Вот какою вошла графиня Аделаида во второй фазис своей жизни, в то время как обычные гости понедельников говорили:

— А как графиня Аделаида освоилась со своим положением!

Нужно сказать, что в городе ее никогда не называли мадам Борниш, ее девическое имя так и осталось за ней; будемте и мы звать ее «графиня Аделаида», — я свыкся с этим именем, да и вы, не правда ли?

— Да ведь ей легче же было, чем обыкновенно бывает в этих случаях; ведь она после этого не вошла в новую какую-нибудь обстановку, к которой бы следовало привыкать.

— Конечно, нет; для нее это не перемена образа жизни, а продолжение.

— Ну да, разумеется, — подтверждал старый друг доктор, — брак ее не привел ко вдовству, а вернул к девичеству. — И все согласились, что один только доктор Маке умеет проникнуть, объяснить и одним словом исчерпать всю суть психологического явления. Но ведь «психология» и была его специальность!

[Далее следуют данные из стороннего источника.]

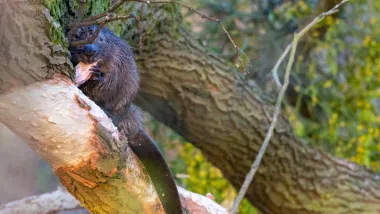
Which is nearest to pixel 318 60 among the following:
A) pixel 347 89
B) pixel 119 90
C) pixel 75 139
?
pixel 347 89

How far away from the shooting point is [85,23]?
121cm

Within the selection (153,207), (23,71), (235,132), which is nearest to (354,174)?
(235,132)

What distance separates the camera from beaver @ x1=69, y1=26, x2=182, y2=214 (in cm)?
129

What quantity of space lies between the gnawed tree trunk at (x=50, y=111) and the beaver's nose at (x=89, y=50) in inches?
6.1

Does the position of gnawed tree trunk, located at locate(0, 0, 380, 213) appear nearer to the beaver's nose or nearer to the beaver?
the beaver

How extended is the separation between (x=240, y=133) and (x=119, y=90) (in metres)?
1.07

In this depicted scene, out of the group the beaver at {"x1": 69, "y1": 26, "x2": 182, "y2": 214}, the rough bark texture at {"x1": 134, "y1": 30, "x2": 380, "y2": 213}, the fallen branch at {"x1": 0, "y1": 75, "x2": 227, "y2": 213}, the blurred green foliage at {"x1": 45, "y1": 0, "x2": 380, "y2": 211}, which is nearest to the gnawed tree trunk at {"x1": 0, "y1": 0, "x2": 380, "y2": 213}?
the rough bark texture at {"x1": 134, "y1": 30, "x2": 380, "y2": 213}

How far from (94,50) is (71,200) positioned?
0.79 meters

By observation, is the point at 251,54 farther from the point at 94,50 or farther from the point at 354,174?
the point at 94,50

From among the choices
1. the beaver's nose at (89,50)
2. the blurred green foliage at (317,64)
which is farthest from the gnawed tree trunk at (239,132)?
the beaver's nose at (89,50)

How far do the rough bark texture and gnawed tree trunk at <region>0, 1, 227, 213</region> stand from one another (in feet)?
3.31

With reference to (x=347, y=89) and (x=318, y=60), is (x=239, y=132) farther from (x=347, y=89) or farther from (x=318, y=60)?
(x=318, y=60)

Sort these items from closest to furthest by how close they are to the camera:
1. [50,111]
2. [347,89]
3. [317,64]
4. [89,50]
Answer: [50,111] < [89,50] < [347,89] < [317,64]

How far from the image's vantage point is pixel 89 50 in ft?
4.28
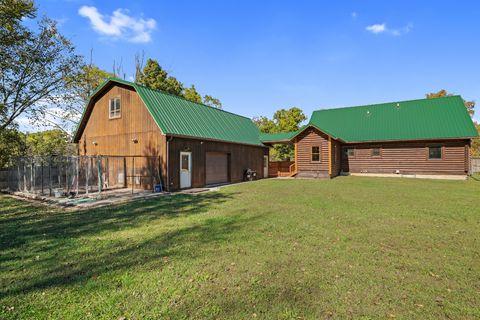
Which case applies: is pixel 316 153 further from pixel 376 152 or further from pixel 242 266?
pixel 242 266

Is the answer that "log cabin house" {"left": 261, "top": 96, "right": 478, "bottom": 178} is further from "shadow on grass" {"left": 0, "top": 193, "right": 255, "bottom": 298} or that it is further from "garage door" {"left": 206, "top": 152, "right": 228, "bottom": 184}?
"shadow on grass" {"left": 0, "top": 193, "right": 255, "bottom": 298}

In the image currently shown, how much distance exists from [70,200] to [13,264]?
6.97 metres

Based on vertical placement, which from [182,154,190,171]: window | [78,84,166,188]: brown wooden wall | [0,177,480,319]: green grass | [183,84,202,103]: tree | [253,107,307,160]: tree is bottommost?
[0,177,480,319]: green grass

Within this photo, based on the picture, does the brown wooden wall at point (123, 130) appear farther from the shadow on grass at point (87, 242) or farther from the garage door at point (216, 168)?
the shadow on grass at point (87, 242)

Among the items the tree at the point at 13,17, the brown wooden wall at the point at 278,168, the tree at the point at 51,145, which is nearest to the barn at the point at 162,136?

Понедельники возобновились скоро. Графиня Марта не могла решиться объявить траур по Борнишу, и после трех, четырех недель, в течение которых служанка говорила вечерним посетителям, что «дамы не совсем здоровы», гостеприимные двери снова отворились. Все пошло по-старому, хотя и были некоторые особенности, отличавшие понедельники второго периода.

Так, например, гости некоторое время недоумевали, как им называть младшую сестру, когда они о ней говорили в третьем лице. Заметив это, графиня Марта при первом же случае несколько настойчивее, может быть, чем следовало, заговорив о ней, сказала: «Madame Adйlaide». Это было принято за указание. Для старшей сестры эти слова теперь, конечно, утратили уже всю прелесть версальской атмосферы, но, по крайней мере, это было дезинфекционное средство, раз навсегда изгонявшее имя «мадам Борниш»; Аделаида же не могла, как ни старалась, не могла привыкнуть: ей все казалось, что, говоря: «Madame Adйlaide», намеренно подчеркивают первое слово.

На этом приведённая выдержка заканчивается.